Records for processing:
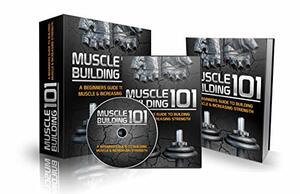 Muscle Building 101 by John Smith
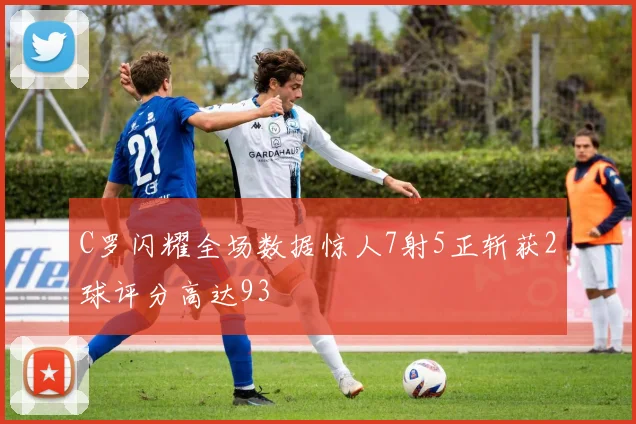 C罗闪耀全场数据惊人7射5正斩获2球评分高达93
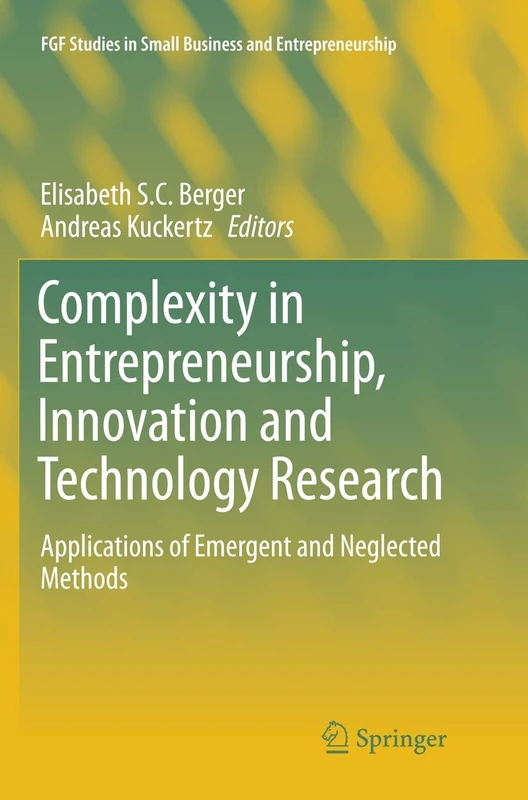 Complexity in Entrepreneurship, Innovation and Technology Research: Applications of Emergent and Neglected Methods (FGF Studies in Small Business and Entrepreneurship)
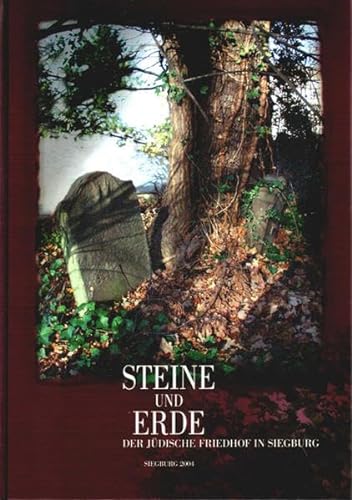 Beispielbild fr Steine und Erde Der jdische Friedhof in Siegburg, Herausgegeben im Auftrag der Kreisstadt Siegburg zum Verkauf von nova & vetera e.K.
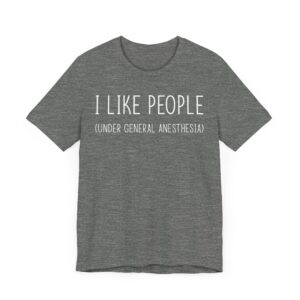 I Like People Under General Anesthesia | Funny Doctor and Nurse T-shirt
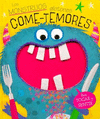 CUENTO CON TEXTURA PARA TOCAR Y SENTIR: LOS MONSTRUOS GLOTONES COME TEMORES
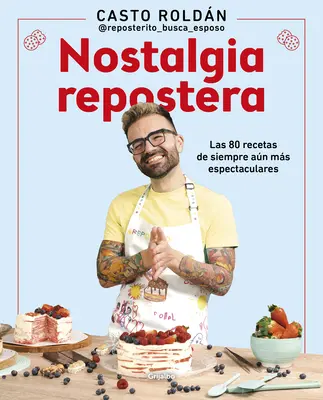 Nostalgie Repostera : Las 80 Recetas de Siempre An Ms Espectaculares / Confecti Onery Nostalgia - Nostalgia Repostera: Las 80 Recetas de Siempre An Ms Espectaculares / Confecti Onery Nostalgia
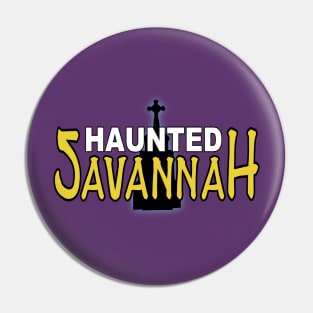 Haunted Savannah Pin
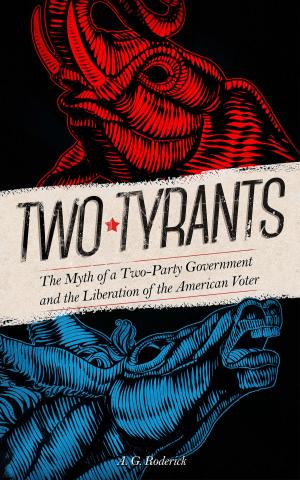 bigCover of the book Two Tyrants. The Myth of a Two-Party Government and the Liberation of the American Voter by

Your assignment:
Please transcribe the text of every item above character for character, leaving the pictures out of your answer.

Result for this exercise:
 Muscle Building 101 by John Smith
 C罗闪耀全场数据惊人7射5正斩获2球评分高达93
 Complexity in Entrepreneurship, Innovation and Technology Research: Applications of Emergent and Neglected Methods (FGF Studies in Small Business and Entrepreneurship)
 Beispielbild fr Steine und Erde Der jdische Friedhof in Siegburg, Herausgegeben im Auftrag der Kreisstadt Siegburg zum Verkauf von nova & vetera e.K.
 I Like People Under General Anesthesia | Funny Doctor and Nurse T-shirt
 CUENTO CON TEXTURA PARA TOCAR Y SENTIR: LOS MONSTRUOS GLOTONES COME TEMORES
 Nostalgie Repostera : Las 80 Recetas de Siempre An Ms Espectaculares / Confecti Onery Nostalgia - Nostalgia Repostera: Las 80 Recetas de Siempre An Ms Espectaculares / Confecti Onery Nostalgia
 Haunted Savannah Pin
 bigCover of the book Two Tyrants. The Myth of a Two-Party Government and the Liberation of the American Voter by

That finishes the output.